__Work to be completed__
Please restate each line of the data below exactly. Omit all images.

__Material shown__

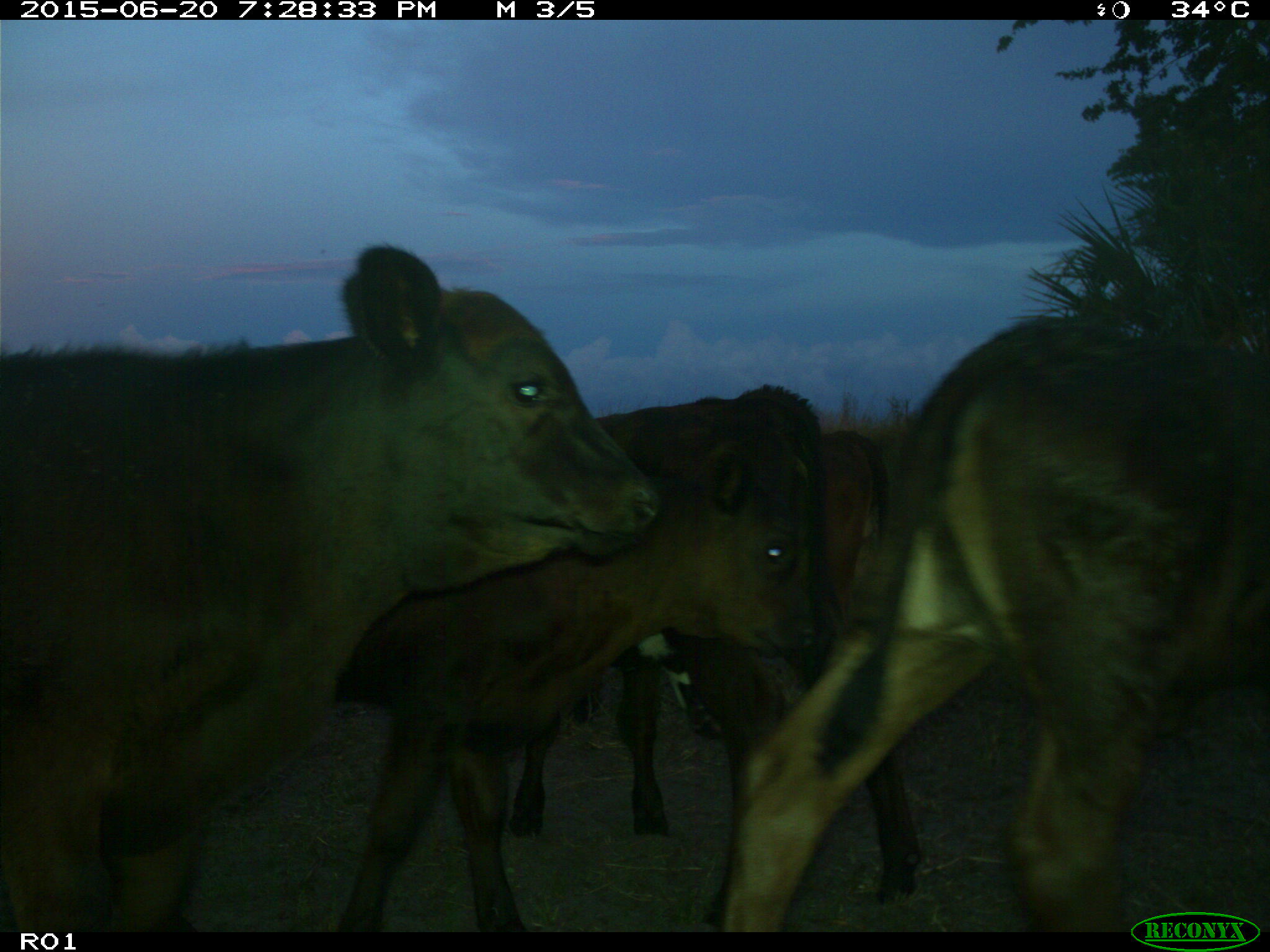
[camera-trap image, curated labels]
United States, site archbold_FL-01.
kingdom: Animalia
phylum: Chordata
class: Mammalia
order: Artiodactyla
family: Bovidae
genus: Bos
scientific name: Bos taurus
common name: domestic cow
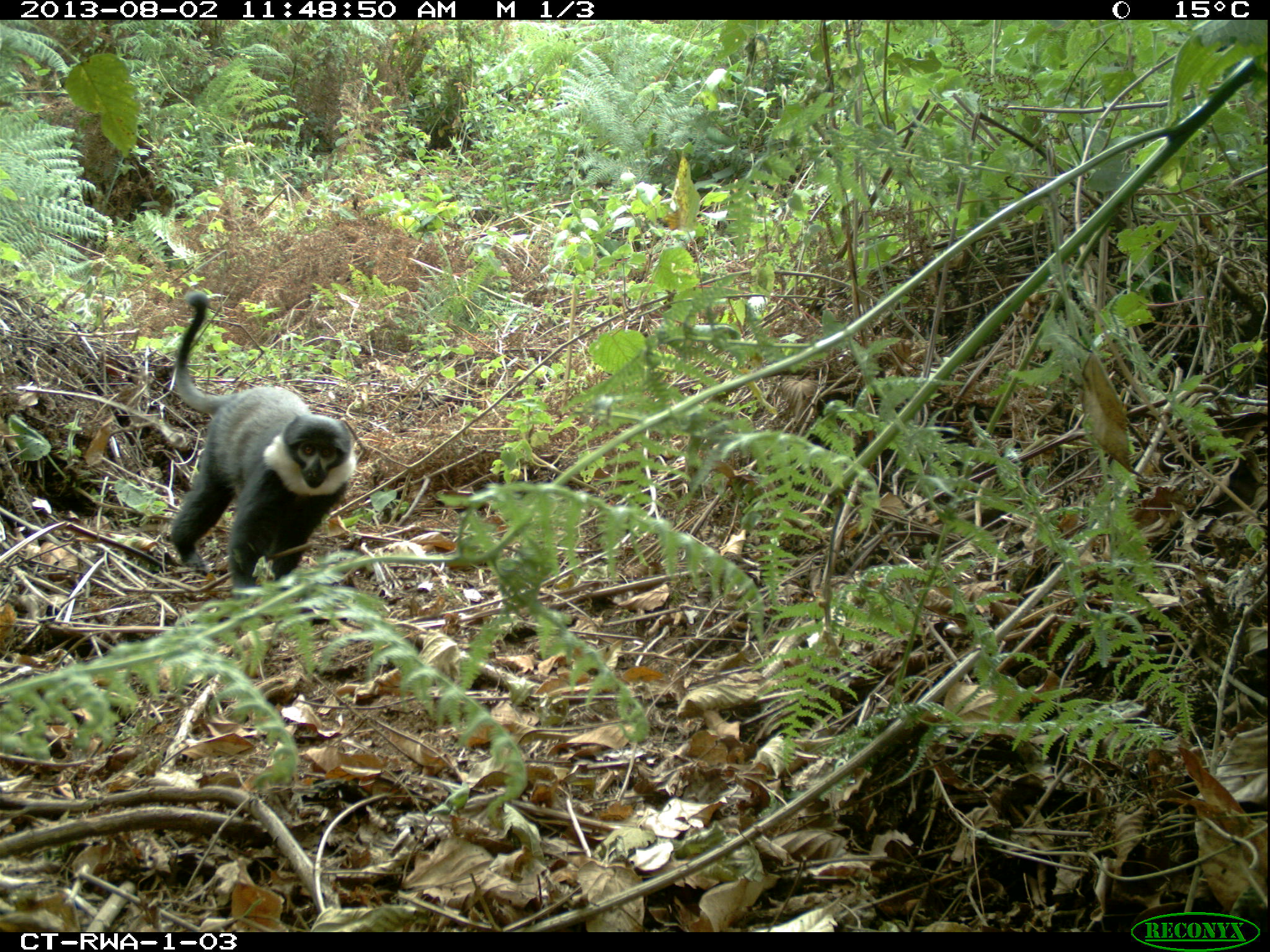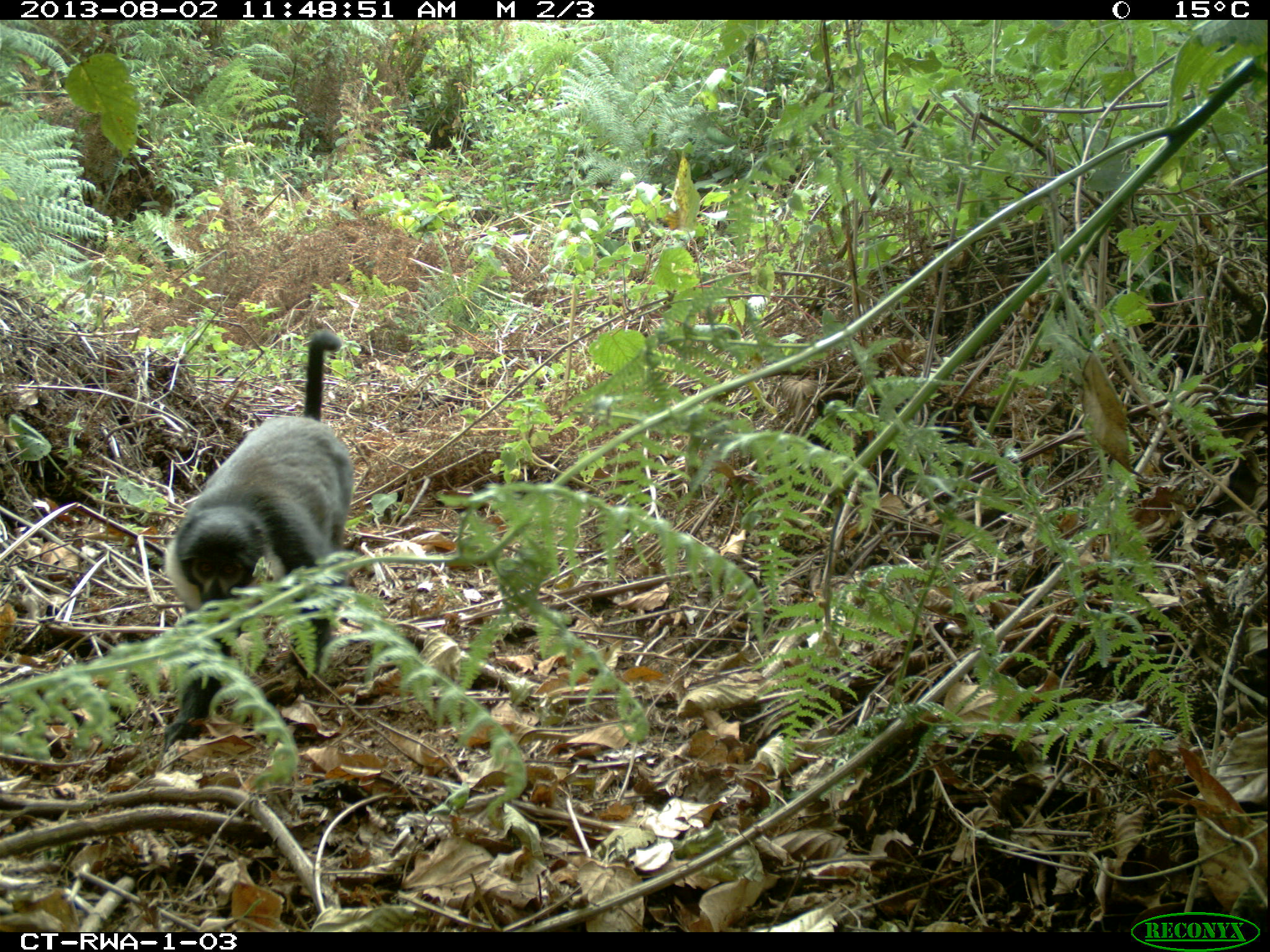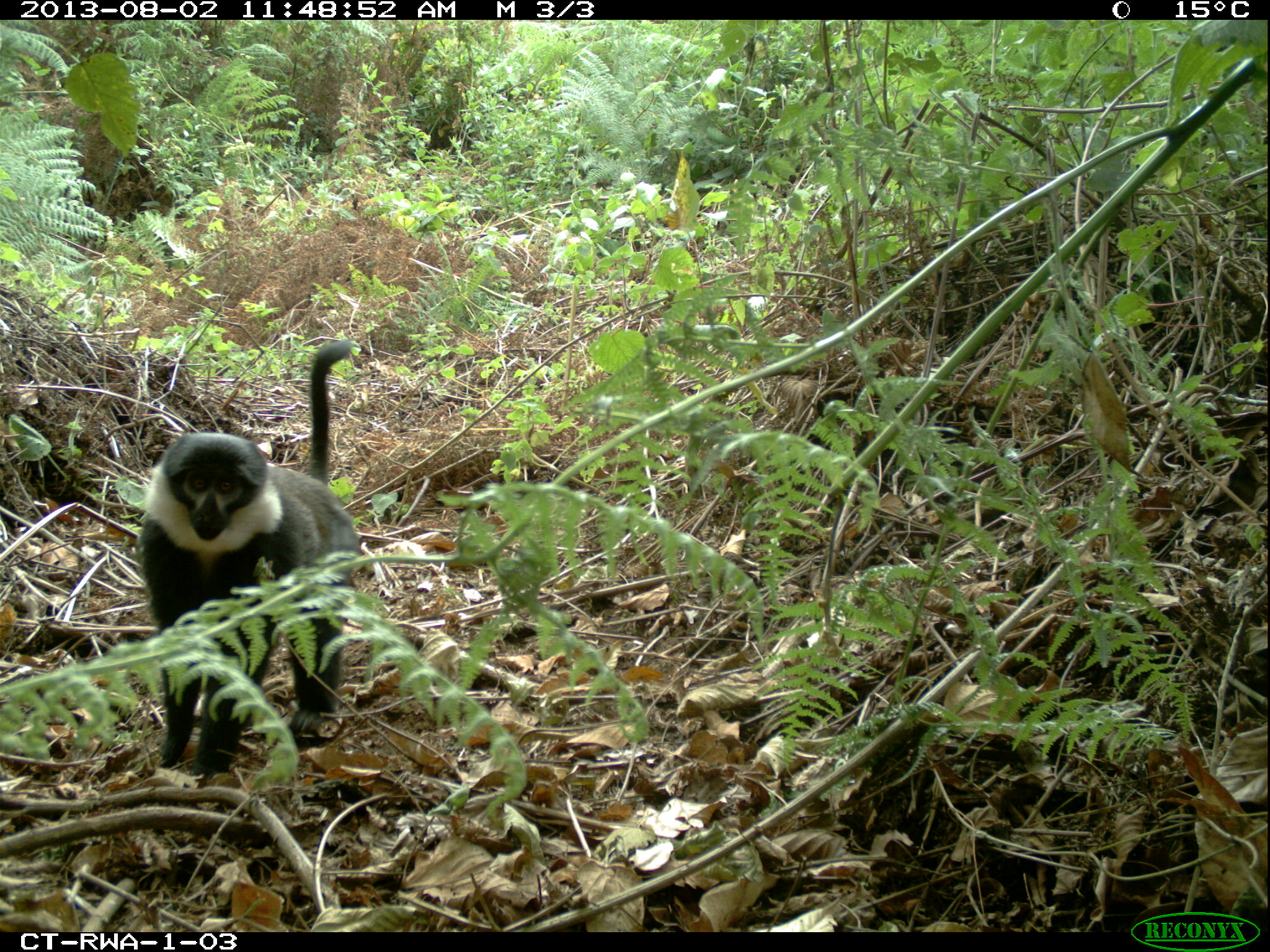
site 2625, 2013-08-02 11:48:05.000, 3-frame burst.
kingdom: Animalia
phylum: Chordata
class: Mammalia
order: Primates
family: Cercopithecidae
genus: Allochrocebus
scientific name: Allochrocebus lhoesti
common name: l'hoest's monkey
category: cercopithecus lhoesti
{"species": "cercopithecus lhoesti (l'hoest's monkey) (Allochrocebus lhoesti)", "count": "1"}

__Problem solution__
[camera-trap image, curated labels]
United States, site archbold_FL-01.
kingdom: Animalia
phylum: Chordata
class: Mammalia
order: Artiodactyla
family: Bovidae
genus: Bos
scientific name: Bos taurus
common name: domestic cow
site 2625, 2013-08-02 11:48:05.000, 3-frame burst.
kingdom: Animalia
phylum: Chordata
class: Mammalia
order: Primates
family: Cercopithecidae
genus: Allochrocebus
scientific name: Allochrocebus lhoesti
common name: l'hoest's monkey
category: cercopithecus lhoesti
{"species": "cercopithecus lhoesti (l'hoest's monkey) (Allochrocebus lhoesti)", "count": "1"}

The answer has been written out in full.